AIM OF THE EXERCISE —
Extend the biographical passage on Vartika Nanda, continuing from its last sentence.

SELECTED EXCERPT —
Dr. Vartika Nanda is a prison reformer and media educator from India. She is the founder of Tinka Tinka, a movement targeted towards prison reforms. She is recipient of Stree Shakti Puraskar (Rani Gaidinliu Zeliang Award) conferred by President of India, Shri Pranab Mukherjee. This is the highest civilian honour for women in India on women empowerment. This award was given to her in Rashtrapati Bhavan on International Women's Day in 2014 in recognition of her contribution to raising awareness about women's issues through media and literature.  Her work on prison reforms has twice been recognized by Limca Book of Records. She has conceptualised, trained and executed prison radio in District Jail, Agra and in the state of Haryana, India. She is the storyteller and voice behind Kissa Khaki Ka, a podcast series started by Delhi Police. Kissa Khaki Ka has already completed more than 50 episodes since its inception. https://www.theweek.in/wire-updates/national/2023/01/16/des85-dl-podcast-police.html

Currently, she heads the Department for Journalism at Lady Shri Ram College in Delhi University.  She began her career as a journalist with Zee India and rose to become the head of crime beat in NDTV. She was the first female crime reporter on electronic media in India and the first Executive Producer of Lok Sabha TV.

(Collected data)

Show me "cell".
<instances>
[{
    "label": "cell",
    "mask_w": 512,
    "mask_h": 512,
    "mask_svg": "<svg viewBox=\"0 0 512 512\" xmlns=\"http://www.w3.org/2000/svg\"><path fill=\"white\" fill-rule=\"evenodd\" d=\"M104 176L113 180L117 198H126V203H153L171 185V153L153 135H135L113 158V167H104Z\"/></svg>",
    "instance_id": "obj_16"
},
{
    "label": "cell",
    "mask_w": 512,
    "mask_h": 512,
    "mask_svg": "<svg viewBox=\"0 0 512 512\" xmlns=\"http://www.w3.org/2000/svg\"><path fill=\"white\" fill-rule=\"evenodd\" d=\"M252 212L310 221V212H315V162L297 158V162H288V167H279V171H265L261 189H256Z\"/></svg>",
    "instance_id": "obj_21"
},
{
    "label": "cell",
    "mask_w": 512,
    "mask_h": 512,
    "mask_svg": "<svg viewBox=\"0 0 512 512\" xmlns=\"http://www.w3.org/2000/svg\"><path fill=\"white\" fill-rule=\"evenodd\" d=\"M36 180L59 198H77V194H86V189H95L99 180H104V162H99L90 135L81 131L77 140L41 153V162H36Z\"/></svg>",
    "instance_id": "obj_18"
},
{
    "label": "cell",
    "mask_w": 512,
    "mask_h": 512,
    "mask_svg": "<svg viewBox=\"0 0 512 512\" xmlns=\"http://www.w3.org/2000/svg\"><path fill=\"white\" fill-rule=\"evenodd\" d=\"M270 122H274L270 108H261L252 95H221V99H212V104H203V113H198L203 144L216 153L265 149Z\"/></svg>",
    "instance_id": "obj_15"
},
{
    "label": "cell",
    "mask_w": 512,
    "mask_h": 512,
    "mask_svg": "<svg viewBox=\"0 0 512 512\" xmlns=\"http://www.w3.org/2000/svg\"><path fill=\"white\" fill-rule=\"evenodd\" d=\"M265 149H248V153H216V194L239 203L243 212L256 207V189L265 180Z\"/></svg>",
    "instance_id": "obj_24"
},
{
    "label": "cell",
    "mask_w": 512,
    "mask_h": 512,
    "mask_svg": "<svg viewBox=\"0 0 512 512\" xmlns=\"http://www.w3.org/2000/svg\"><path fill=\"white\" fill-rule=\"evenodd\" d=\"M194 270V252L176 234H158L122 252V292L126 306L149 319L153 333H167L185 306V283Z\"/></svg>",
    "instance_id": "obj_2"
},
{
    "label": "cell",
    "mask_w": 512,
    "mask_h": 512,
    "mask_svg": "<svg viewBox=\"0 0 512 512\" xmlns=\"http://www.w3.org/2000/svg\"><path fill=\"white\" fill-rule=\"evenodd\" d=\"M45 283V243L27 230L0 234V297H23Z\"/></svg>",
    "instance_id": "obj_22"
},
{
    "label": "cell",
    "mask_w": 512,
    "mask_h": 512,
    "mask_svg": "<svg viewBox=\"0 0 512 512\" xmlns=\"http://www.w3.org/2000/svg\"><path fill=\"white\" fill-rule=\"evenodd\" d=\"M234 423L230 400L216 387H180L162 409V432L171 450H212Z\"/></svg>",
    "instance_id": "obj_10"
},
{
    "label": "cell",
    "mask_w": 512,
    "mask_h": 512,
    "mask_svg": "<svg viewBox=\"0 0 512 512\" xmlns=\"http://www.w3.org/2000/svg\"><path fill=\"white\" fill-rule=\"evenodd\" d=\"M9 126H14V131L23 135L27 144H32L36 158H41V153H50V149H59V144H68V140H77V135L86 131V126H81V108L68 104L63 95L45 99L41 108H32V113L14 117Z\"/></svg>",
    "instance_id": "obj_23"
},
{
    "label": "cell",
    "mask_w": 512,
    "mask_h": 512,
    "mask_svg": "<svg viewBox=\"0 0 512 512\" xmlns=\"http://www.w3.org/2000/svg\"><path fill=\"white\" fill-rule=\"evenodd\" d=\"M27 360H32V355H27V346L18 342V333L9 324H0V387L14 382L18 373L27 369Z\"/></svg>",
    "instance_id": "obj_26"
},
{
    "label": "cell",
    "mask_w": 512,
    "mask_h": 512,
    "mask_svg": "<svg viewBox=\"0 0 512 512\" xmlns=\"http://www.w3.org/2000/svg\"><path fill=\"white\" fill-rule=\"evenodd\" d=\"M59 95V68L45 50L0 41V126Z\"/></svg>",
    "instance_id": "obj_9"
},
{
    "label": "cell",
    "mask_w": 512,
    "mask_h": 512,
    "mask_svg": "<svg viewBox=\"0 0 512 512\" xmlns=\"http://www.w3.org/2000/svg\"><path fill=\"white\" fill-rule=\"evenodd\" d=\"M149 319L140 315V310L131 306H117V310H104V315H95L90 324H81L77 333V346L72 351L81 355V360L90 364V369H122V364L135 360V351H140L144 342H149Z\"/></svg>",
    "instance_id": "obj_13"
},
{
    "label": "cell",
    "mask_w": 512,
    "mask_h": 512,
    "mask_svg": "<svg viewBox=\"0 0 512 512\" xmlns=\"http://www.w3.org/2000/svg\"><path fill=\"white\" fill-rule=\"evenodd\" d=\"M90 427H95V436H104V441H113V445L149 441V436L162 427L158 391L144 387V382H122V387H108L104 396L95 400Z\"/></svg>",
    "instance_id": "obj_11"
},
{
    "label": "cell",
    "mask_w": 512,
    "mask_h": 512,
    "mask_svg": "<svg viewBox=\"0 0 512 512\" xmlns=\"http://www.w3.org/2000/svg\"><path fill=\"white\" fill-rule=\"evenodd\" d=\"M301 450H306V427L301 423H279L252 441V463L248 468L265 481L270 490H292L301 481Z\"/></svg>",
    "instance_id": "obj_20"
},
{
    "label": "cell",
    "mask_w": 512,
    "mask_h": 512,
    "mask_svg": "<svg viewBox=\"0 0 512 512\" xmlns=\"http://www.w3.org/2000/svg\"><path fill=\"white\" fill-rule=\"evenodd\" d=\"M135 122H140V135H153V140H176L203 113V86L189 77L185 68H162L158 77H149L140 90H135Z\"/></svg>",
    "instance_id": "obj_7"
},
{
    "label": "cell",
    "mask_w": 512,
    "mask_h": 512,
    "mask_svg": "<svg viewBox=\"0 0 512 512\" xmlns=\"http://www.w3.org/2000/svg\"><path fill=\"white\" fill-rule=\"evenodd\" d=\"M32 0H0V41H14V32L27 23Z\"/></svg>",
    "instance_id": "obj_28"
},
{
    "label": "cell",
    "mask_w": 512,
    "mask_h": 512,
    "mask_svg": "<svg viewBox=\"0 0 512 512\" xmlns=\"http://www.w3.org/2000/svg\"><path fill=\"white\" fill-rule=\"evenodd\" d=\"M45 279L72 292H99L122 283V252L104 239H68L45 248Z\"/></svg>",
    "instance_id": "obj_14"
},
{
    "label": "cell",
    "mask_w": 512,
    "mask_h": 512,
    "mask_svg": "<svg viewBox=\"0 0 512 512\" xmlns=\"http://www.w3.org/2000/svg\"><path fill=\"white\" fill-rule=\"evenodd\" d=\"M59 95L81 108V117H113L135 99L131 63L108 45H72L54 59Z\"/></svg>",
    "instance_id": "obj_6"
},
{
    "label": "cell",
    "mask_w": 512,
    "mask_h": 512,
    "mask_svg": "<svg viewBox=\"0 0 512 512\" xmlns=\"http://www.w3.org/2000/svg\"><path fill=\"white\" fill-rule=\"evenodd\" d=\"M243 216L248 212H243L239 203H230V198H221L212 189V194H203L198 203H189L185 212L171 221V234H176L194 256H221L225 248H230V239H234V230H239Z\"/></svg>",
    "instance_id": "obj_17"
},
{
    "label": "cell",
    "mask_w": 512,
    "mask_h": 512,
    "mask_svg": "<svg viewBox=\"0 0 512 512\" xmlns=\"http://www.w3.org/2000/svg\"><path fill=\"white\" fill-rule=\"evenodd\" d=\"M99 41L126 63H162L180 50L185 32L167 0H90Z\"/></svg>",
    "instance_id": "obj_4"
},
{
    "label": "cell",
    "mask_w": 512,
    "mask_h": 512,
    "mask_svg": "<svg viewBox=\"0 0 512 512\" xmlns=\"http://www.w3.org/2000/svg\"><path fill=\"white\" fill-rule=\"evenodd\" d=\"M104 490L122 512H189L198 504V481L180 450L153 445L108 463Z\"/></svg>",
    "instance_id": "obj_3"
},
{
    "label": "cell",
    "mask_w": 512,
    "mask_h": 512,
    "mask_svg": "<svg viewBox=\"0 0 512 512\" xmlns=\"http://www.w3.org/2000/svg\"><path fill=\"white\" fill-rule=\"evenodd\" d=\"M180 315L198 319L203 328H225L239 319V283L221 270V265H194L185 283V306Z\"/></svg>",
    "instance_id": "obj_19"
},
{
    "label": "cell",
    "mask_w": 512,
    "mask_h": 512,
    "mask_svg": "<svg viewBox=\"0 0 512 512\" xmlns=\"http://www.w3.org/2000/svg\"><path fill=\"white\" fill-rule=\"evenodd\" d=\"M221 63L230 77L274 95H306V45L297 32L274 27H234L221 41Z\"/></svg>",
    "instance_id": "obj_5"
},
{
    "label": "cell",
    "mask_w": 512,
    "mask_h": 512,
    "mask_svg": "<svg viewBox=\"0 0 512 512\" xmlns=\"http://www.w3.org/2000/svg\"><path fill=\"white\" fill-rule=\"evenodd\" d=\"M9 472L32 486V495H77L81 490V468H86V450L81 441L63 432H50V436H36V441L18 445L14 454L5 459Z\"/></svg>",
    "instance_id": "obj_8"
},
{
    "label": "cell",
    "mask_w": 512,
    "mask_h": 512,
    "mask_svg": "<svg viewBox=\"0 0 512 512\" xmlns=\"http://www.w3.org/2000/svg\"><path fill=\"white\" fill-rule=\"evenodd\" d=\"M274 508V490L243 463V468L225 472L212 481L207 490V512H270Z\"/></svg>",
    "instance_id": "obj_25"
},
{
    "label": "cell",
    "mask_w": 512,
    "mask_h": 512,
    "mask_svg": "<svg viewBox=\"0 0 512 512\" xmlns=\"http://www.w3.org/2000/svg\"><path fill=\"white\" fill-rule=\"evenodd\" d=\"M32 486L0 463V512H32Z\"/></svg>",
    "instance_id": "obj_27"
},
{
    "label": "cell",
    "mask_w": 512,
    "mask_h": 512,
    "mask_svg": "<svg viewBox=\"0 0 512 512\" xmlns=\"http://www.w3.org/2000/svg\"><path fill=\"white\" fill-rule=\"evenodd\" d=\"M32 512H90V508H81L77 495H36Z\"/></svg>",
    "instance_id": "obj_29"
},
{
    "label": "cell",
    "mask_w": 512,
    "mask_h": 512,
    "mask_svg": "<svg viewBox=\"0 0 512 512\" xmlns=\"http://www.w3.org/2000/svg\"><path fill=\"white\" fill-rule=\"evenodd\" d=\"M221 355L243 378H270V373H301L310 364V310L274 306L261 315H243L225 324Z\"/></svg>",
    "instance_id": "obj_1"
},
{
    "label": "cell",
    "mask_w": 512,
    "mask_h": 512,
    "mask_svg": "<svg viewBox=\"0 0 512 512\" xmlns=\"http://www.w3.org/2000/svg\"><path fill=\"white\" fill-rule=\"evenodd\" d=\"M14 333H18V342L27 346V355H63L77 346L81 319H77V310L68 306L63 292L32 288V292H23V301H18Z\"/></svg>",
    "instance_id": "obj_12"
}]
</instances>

EXERCISE ANSWER —
Professional Experience 
With a doctorate in Journalism on the issues of coverage of rape cases by Indian print media, she is currently the head of the Department of Journalism in Lady Shri Ram College of Delhi University. She has taught Television Journalism at Indian Institute of Mass Communication, New Delhi as Associate Professor for three years. She has held various journalistic assignments in electronic media including Zee News, NDTV and Lok Sabha TV. Vartika was the First Executive Producer of Lok Sabha TV and played an instrumental role in the conception, setting up and running of the channel.

Her association with television news started at the age of twelve as the youngest television anchor in Asia.  She is also the Associate Editor of the quarterly journal on media, Communication Today. As a regular columnist, she has contributed to Zee News, News18 Hindi  The Pioneer and Hindi Outlook She was the editor of Gaon ki Selfie, a periodical dedicated to developmental communication, along with well-known bureaucrat Rashmi Singh. She was also the honorary editor of "Media Dunia", a section dedicated to news media industry views and analysis, run by Web Dunia. Web Dunia has the distinction of being the first Hindi web portal in the world.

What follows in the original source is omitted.